Although the airplane opened up the sky, and the radio tower filled the air with waves . . . neither made the limits of the Earth entirely visible or transparent. Space technology closed the sky again, bounded it from above and sealed it whole. Only then could the sky become fully modern in an active, technological sense, and only then could what lay beyond it become meaningful as space, a vast sea of darkness surrounding a blue and green point of human place. At last the world was one.

He pays less attention, perhaps, to the political and economic dimensions of globalism—so that the continuing colonial status of French Guiana as a DOM, for example, is scarcely questioned. In reality, as Redfield partly attests, rule from Paris has been quite strongly contested. The independence movement of the early 1970s, though brutally suppressed, left its traces. Columbus Day, 1992, saw the start of a week of rioting and general strikes against French domination. Yet this aspect of Guianan experience is given little conceptual weight.

Do Redfield’s persuasive arguments for including the Crusoes in anthropology’s remit involve scanting the Fridays here? The ‘metropolitans’ who are his central focus make up 8 per cent of the overall population of French Guiana—something under 200,000 in total (though this figure excludes large numbers of illegal Brazilian immigrants), for an area the size of Maine, or a sixth that of France. Of the official population, creoles—the descendants of Africans, from Guiana and elsewhere in the Caribbean, and Europeans—make up the largest block, of around 48 per cent, while Haitians compose another 22 per cent. ‘Maroons’—descendants of the African slaves who escaped, largely from the plantations of Dutch Guiana, to found independent communities in the interior between the seventeenth and nineteenth centuries—constitute a further 6 per cent; these include the Aluku, Saramaka, Ndjuka and Paramaka. Amerindians—Arawaks, Emerillons, Palikurs, Wayanas, Wayampis and Kaliñas, by far the most numerous—total roughly 4 per cent. The Chinese community, mainly small shopkeepers, make up another 1 per cent; as do the Indochinese Hmong people, resettled in French Guiana in the wake of the Vietnam War.

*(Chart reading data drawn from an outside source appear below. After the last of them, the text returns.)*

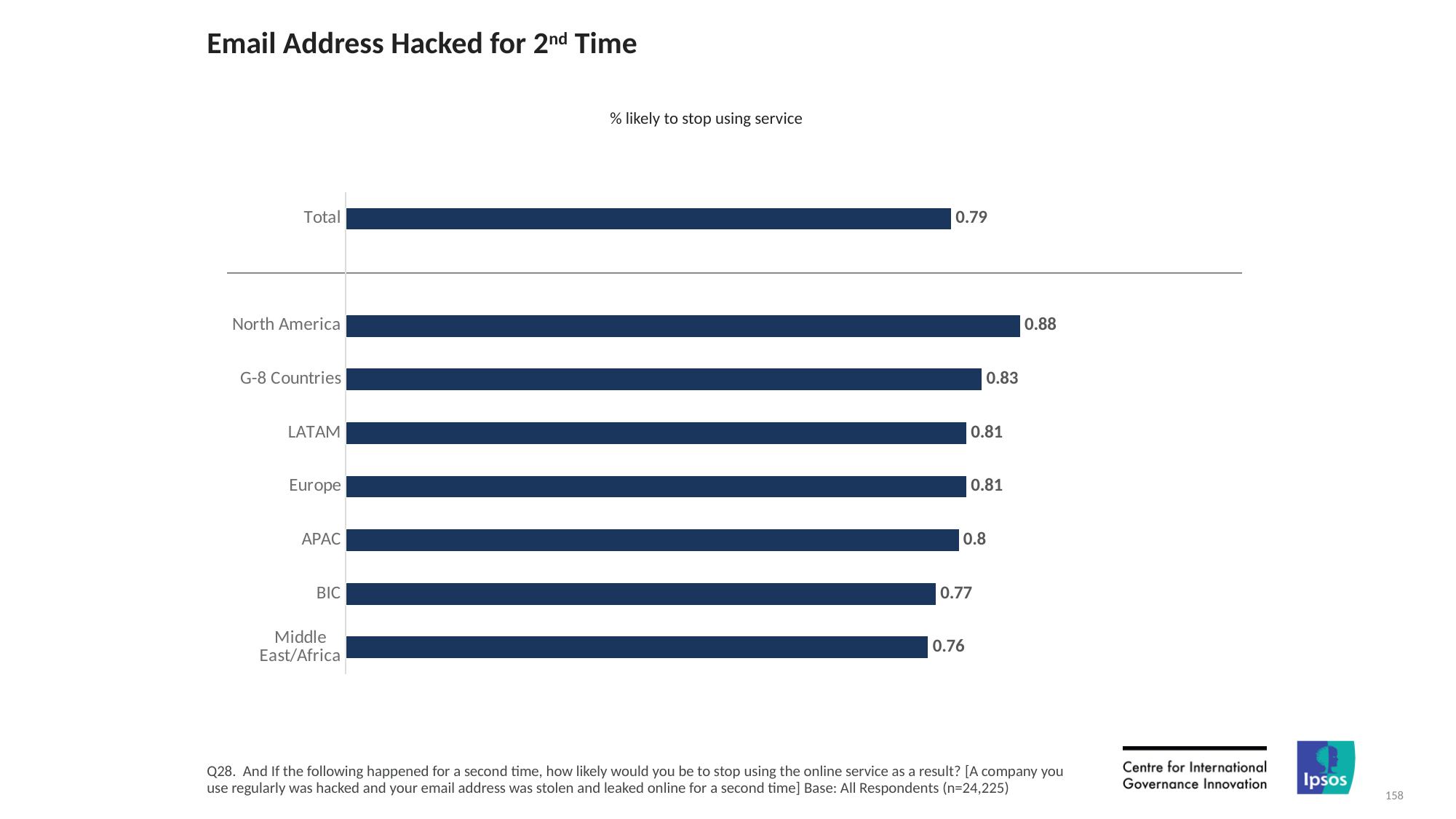
What is the value for APAC? 0.8 What kind of chart is shown on the slide? Bar chart What is the difference between the values for North America and Middle East/Africa? 0.12 Which is larger, the value for G-8 Countries or the value for BIC? G-8 Countries Which region has the highest value? North America What is the difference between the values for G-8 Countries and BIC? 0.06 What is the subtitle shown above the chart? % likely to stop using service Which region has the lowest value? Middle East/Africa What is the value for Total? 0.79 What is the value for North America? 0.88 What is the value for Middle East/Africa? 0.76 How many bars are shown in the chart? 8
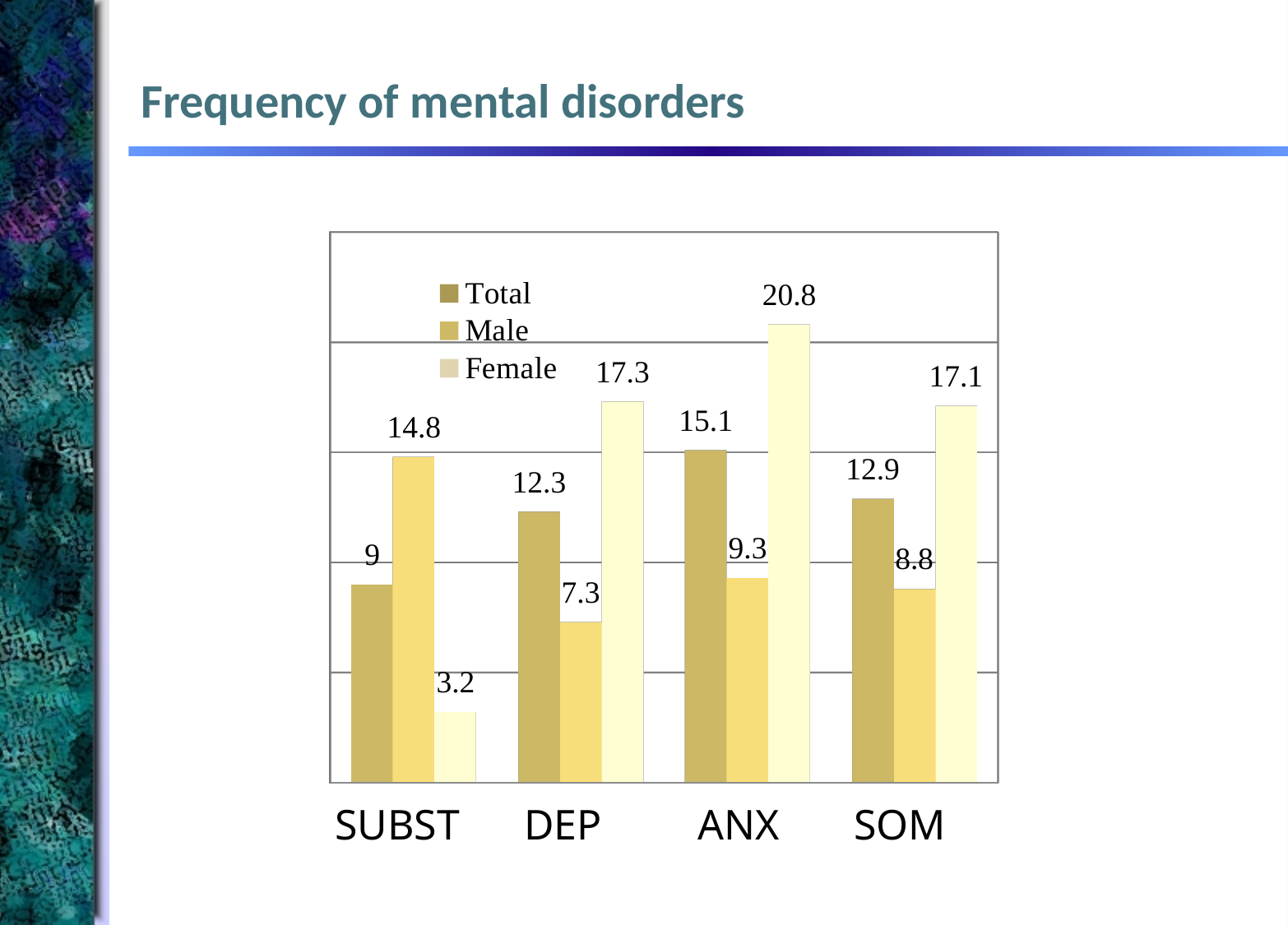
What is the Male value for DEP? 7.3 What is the Total value for ANX? 15.1 Which category has the highest Female value? ANX What kind of chart is shown on the slide? Bar chart What is the title of the slide? Frequency of mental disorders How many categories are shown on the x axis? 4 Which category has the lowest Total value? SUBST What is the Female value for SUBST? 3.2 How many series does the legend list? 3 Which is larger for SOM, the Male value or the Female value? Female What is the difference between the Male values for SUBST and SOM? 6 What is the difference between the Female and Male values for ANX? 11.5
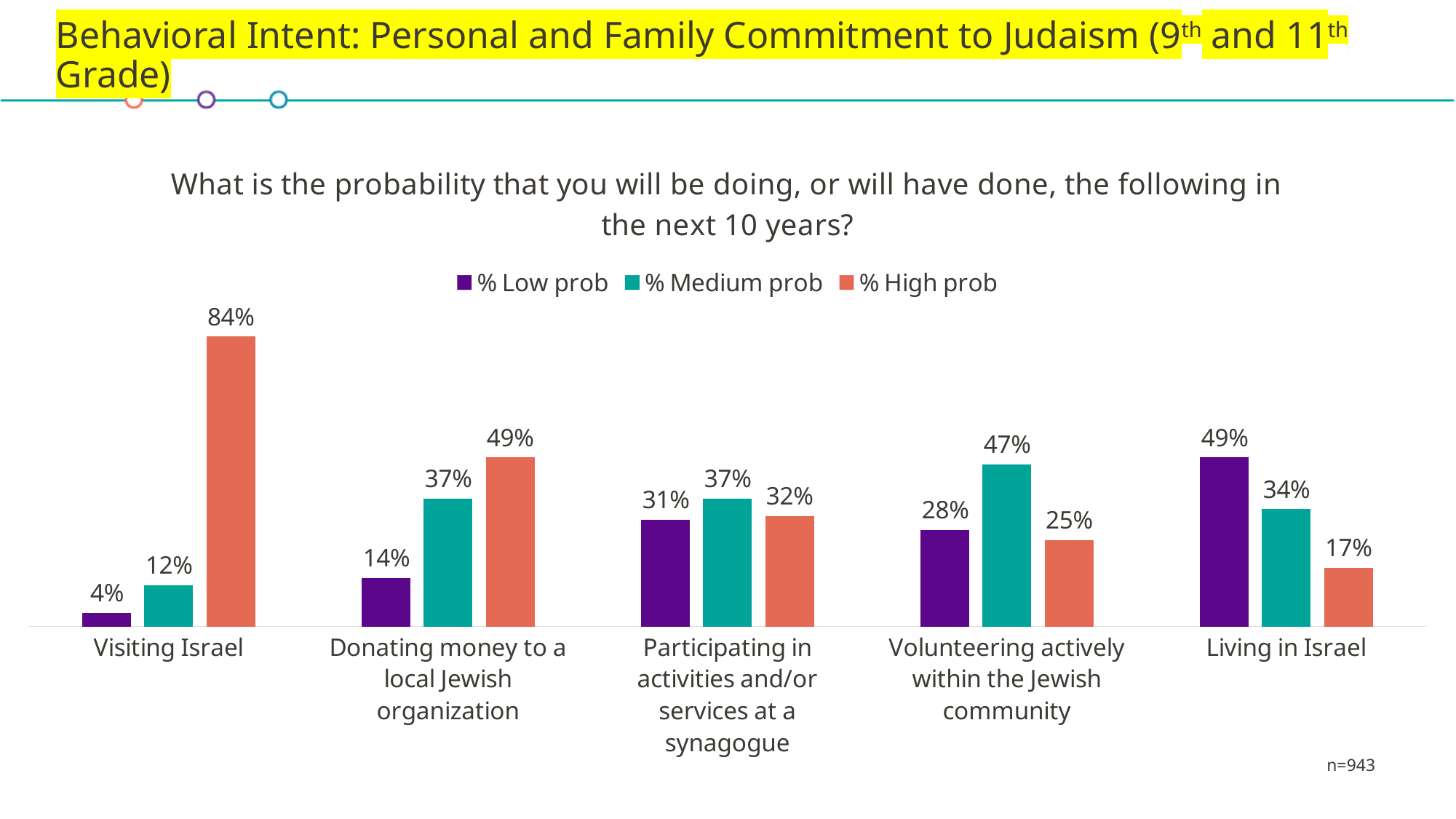
What is the % Low prob value for Living in Israel? 49% How many categories are shown on the x axis? 5 What is the difference between the % High prob and % Low prob values for Visiting Israel? 80% Which category has the lowest % Low prob value? Visiting Israel Which category has the highest % High prob value? Visiting Israel What sample size is noted on the slide? n=943 What kind of chart is shown on the slide? Bar chart What is the % High prob value for Visiting Israel? 84% What is the % Medium prob value for Volunteering actively within the Jewish community? 47% What is the difference between the % Medium prob and % High prob values for Donating money to a local Jewish organization? 12% How many series does the legend list? 3 Which is larger for Living in Israel: % Medium prob or % High prob? % Medium prob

To pose this another way: if, for Redfield, the global frontier lies upwards, in outer space, for many Guyanese it seems to be southwards, opening up to Brazil and the rest of Latin America—and away from France. Redfield cites a fascinating TV debate between a Creole road contractor and a metropolitan representative of the World Wildlife Fund, over the constuction of a road going south from Cayenne towards the Brazilian border. The WWF, the contractor points out, had not protested against a ring road for the space centre, nor the construction of a hydro-electric dam to power the satellite launches and air-conditoning at Kourou. The southern highway would represent 0.001 per cent of French Guiana’s forest: ‘We need roads, need to redistribute the population, need to have links with our neighbours, with Brazil, even to Venezuela, to end this artificial tie with France’.

These days, the colonization of the tropics—monitored by Raytheon spy satellites calculating the rates of clearing and the movement of cocaine through the vast equatorial forest—takes place not so much in the margins as in the ‘space between’. The dynamics that shape social life have grown more complex, the power relations that underlie them more ambiguous. The environment, along with the bricoleurs, increasingly fractures the standard analytics about development and its meanings, providing a ‘proliferation of impure categories’. As Redfield puts it: ‘Storms of progress blow, but the angels of history no longer fly in a single line’. The conceptual horizons remain open at the end of this striking, eloquent work.